# Given request 1:
Print the forum thread about tipping on the app word for word, from start to finish.

# Extract:
◇ ◇ ◇ ◇

# Tipping on the App



## Dallas Uber (Mar 14, 2017)

Here is the problem... 

There is a fairly large segment of salty drivers who will auto one star you if you don't tip. 

At the same time if you don't have cash and will be tipping on the app, you sound like a bull shiter telling the driver you'll tip on the app. Heck some drivers will one star you for that! 

So what exactly do you do if you don't have cash and want to tip but at the same time don't want to announce it and sound like a jerk or get one starred for seemingly not tipping even though you tipped on the app?


----------



## Cableguynoe (Feb 14, 2017)

Dallas Uber said:


> Here is the problem...
> 
> There is a fairly large segment of salty drivers who will auto one star you if you don't tip.
> 
> ...


Stay in the car after ride is over and play dumb like you don't know how to tip.

Pax: so how do u tip through the app? 
Driver: you'll see there option as soon as I end this ride

Driver ends ride. You tip while you're still sitting in car.


----------



## dboogie2288 (Nov 19, 2014)

That's stupid...I'm going to be forced to sit in the car and tip while the drive stares at me?? That's BS. I'll tip when I damn well please. Uber should make it "retroactive-possible". When I delivered for flex, people had 3 days to update the tip.

For instance, maybe the driver was a bit short, wasnt overly polite but got me from A>B. He would in general get say, 3 stars. Ok, so I wouldnt give much of a tip on that, maybe a buck. But maybe he notices I left my jacket as he pulls away, and stops, hops out and returns it to me. Maybe I would want to give a fiver at that point. It should be something that should be flexible on my time.

◇ ◇ ◇ ◇

# Data section:
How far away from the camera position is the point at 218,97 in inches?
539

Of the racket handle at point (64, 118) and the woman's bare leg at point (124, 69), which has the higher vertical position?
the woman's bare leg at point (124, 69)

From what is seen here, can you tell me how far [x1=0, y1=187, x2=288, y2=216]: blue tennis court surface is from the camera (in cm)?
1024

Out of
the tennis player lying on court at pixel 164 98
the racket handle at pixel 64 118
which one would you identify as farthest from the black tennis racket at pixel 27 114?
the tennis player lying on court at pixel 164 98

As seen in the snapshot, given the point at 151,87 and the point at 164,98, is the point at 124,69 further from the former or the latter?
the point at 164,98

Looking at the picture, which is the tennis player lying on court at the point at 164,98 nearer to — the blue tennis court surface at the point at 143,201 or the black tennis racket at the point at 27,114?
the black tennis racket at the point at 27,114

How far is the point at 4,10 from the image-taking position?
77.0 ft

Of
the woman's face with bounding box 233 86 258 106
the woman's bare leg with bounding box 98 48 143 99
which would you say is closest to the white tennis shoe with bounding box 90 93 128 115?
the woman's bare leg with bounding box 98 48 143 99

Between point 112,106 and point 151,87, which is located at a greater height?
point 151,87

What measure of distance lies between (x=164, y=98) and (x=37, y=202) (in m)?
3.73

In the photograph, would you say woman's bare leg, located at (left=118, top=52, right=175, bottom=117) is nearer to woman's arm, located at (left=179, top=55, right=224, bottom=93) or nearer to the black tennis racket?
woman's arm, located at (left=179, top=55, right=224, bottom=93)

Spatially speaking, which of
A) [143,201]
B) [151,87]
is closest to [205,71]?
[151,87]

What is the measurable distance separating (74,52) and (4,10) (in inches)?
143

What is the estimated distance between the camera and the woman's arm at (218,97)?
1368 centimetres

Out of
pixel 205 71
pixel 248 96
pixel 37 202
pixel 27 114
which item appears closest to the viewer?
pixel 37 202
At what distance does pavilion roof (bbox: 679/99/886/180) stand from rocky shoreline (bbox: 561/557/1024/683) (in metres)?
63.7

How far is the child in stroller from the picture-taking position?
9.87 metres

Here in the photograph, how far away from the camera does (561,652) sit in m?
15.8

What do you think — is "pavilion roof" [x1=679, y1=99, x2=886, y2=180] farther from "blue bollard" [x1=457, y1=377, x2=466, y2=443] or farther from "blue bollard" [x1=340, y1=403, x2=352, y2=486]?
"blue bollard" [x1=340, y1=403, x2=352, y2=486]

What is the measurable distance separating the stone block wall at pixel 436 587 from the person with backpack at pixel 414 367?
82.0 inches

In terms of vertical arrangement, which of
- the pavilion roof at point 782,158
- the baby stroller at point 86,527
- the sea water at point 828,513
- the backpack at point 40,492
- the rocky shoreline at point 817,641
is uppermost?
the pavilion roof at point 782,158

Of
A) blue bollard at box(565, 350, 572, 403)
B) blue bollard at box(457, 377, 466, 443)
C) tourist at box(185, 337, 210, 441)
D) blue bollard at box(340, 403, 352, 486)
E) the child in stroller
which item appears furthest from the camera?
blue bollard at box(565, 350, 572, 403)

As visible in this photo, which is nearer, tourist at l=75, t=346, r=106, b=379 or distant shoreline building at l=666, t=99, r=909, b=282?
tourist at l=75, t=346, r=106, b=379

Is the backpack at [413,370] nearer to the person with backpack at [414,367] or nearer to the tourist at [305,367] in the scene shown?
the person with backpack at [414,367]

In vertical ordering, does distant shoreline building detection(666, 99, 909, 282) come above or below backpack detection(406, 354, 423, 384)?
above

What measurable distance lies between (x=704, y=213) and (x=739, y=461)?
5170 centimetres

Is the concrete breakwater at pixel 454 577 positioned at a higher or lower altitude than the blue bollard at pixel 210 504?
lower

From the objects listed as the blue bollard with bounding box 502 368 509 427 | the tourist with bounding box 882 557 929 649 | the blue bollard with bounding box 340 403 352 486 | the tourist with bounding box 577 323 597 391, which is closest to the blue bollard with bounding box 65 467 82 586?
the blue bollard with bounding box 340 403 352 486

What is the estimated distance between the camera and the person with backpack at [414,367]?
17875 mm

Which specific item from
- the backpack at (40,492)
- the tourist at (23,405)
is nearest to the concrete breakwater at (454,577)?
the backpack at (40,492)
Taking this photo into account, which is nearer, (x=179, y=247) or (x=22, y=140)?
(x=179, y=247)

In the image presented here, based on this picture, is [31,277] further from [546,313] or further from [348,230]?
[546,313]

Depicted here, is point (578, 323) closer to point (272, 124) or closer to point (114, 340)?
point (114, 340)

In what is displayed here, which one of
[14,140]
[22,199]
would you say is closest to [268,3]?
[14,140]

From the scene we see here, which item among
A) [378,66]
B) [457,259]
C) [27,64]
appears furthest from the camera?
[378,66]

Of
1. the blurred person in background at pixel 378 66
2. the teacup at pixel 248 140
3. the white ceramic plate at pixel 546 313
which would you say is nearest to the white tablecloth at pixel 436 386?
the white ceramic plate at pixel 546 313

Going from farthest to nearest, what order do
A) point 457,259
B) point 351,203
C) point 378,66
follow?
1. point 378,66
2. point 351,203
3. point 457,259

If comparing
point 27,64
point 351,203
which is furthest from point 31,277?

◇ ◇ ◇ ◇

# Given request 2:
In the listing, write out again the lines from the one with "In what is displayed here, which one of" through the end of the listing, changing "furthest" to "farthest" and leaving everything else the same.

# Task response 1:
# Tipping on the App



## Dallas Uber (Mar 14, 2017)

Here is the problem... 

There is a fairly large segment of salty drivers who will auto one star you if you don't tip. 

At the same time if you don't have cash and will be tipping on the app, you sound like a bull shiter telling the driver you'll tip on the app. Heck some drivers will one star you for that! 

So what exactly do you do if you don't have cash and want to tip but at the same time don't want to announce it and sound like a jerk or get one starred for seemingly not tipping even though you tipped on the app?


----------



## Cableguynoe (Feb 14, 2017)

Dallas Uber said:


> Here is the problem...
> 
> There is a fairly large segment of salty drivers who will auto one star you if you don't tip.
> 
> ...


Stay in the car after ride is over and play dumb like you don't know how to tip.

Pax: so how do u tip through the app? 
Driver: you'll see there option as soon as I end this ride

Driver ends ride. You tip while you're still sitting in car.


----------



## dboogie2288 (Nov 19, 2014)

That's stupid...I'm going to be forced to sit in the car and tip while the drive stares at me?? That's BS. I'll tip when I damn well please. Uber should make it "retroactive-possible". When I delivered for flex, people had 3 days to update the tip.

For instance, maybe the driver was a bit short, wasnt overly polite but got me from A>B. He would in general get say, 3 stars. Ok, so I wouldnt give much of a tip on that, maybe a buck. But maybe he notices I left my jacket as he pulls away, and stops, hops out and returns it to me. Maybe I would want to give a fiver at that point. It should be something that should be flexible on my time.

# Task response 2:
In what is displayed here, which one of
[14,140]
[22,199]
would you say is closest to [268,3]?
[14,140]

From the scene we see here, which item among
A) [378,66]
B) [457,259]
C) [27,64]
appears farthest from the camera?
[378,66]

Of
1. the blurred person in background at pixel 378 66
2. the teacup at pixel 248 140
3. the white ceramic plate at pixel 546 313
which would you say is nearest to the white tablecloth at pixel 436 386?
the white ceramic plate at pixel 546 313

Going from farthest to nearest, what order do
A) point 457,259
B) point 351,203
C) point 378,66
follow?
1. point 378,66
2. point 351,203
3. point 457,259

If comparing
point 27,64
point 351,203
which is farthest from point 31,277?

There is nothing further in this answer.